Goal :: Write out every line from the one containing "Of the stone slab at the point at 248,35, the" down to the one containing "2.69 meters", including both, exactly as they appear.

(Scene-based reasoning records)

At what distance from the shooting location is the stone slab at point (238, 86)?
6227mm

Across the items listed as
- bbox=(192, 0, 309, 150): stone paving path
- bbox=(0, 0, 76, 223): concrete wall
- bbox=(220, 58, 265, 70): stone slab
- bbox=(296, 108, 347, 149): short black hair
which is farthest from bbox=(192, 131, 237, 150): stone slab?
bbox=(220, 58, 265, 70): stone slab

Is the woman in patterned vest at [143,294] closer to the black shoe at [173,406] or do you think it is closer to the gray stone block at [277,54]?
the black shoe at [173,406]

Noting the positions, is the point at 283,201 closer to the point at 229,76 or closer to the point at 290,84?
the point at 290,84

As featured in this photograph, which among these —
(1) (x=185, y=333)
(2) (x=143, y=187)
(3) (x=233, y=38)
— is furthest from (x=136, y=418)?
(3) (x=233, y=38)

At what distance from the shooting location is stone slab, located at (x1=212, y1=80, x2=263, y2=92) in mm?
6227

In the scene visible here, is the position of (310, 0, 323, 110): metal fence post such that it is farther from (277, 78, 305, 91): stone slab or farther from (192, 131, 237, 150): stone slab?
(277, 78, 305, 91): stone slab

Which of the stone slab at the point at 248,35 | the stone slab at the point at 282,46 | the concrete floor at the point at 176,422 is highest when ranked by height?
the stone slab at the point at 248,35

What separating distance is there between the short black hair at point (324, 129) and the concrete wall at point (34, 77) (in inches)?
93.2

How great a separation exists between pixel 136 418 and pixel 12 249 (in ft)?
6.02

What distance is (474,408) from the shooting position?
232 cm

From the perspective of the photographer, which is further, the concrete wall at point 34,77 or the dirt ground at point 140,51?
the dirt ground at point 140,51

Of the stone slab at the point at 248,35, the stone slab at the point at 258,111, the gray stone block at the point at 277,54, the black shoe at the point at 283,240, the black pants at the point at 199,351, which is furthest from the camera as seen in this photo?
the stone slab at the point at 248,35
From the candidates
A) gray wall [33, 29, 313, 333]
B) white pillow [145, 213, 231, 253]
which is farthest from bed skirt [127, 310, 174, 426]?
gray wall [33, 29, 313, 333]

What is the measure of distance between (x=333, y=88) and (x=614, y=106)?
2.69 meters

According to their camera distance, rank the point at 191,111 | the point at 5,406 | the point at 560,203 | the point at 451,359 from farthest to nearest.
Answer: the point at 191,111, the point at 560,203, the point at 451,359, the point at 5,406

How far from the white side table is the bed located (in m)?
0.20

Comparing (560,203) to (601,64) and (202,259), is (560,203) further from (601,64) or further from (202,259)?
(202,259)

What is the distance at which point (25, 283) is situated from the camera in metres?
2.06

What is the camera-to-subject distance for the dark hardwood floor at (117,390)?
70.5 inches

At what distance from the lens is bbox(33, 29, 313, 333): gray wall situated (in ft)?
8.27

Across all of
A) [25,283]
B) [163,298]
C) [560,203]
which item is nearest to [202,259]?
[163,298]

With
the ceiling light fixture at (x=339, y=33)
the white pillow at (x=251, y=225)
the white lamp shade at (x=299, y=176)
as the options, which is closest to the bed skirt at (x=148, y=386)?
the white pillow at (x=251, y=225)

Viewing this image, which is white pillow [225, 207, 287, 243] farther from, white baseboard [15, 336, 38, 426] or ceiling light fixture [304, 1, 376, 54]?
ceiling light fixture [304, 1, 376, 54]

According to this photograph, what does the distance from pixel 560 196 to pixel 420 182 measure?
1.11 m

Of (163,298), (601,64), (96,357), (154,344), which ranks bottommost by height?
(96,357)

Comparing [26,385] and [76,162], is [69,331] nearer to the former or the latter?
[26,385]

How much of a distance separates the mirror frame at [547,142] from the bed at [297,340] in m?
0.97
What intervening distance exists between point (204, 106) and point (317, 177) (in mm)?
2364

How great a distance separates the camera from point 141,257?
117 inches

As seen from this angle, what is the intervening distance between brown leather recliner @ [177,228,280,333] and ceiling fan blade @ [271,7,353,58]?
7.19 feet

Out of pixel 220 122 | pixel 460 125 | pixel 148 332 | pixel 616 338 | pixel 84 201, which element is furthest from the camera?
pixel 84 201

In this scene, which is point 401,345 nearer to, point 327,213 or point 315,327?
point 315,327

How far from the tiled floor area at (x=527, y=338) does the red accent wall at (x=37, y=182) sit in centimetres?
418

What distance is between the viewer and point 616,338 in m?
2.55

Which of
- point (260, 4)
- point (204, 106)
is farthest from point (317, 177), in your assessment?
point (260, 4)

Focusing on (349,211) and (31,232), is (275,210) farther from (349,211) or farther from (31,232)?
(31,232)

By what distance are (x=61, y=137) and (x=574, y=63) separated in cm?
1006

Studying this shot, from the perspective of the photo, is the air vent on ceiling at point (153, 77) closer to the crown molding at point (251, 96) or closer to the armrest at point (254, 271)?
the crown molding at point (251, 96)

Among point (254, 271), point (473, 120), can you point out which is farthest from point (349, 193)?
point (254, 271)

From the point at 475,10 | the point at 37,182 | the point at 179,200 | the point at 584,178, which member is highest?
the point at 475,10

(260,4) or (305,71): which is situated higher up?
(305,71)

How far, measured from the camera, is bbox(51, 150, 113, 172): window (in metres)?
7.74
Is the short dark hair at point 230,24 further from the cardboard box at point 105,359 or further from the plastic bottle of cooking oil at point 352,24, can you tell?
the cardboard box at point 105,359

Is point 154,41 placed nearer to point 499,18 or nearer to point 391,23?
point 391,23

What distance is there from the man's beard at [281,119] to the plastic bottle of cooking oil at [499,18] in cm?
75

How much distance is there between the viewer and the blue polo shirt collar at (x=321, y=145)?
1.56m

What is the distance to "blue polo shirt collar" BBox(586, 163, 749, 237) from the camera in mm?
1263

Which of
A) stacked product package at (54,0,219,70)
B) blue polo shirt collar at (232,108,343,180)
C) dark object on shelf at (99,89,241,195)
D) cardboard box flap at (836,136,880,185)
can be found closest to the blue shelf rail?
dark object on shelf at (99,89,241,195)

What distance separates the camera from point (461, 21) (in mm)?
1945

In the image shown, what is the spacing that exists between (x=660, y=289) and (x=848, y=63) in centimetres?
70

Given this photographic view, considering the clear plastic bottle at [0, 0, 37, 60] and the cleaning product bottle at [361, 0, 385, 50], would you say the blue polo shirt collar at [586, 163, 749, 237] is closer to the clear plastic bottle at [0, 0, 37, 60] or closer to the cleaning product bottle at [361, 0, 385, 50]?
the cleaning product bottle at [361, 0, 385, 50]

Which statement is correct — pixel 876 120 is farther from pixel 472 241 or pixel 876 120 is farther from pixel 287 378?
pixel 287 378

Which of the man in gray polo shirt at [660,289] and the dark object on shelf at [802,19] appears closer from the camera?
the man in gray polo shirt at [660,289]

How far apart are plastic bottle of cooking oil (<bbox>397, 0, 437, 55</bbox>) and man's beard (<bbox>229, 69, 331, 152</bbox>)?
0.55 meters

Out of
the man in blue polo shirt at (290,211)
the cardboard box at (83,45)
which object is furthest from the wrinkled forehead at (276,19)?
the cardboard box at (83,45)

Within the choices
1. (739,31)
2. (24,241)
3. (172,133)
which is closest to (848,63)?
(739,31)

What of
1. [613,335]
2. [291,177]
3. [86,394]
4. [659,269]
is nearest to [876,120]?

Correct response ::
Of the stone slab at the point at 248,35, the stone slab at the point at 258,111, the gray stone block at the point at 277,54, the black shoe at the point at 283,240, the black pants at the point at 199,351, which is furthest from the camera as seen in this photo?
the stone slab at the point at 248,35
From the candidates
A) gray wall [33, 29, 313, 333]
B) white pillow [145, 213, 231, 253]
which is farthest from bed skirt [127, 310, 174, 426]?
gray wall [33, 29, 313, 333]

What is the measure of distance between (x=333, y=88) and (x=614, y=106)?
2.69 meters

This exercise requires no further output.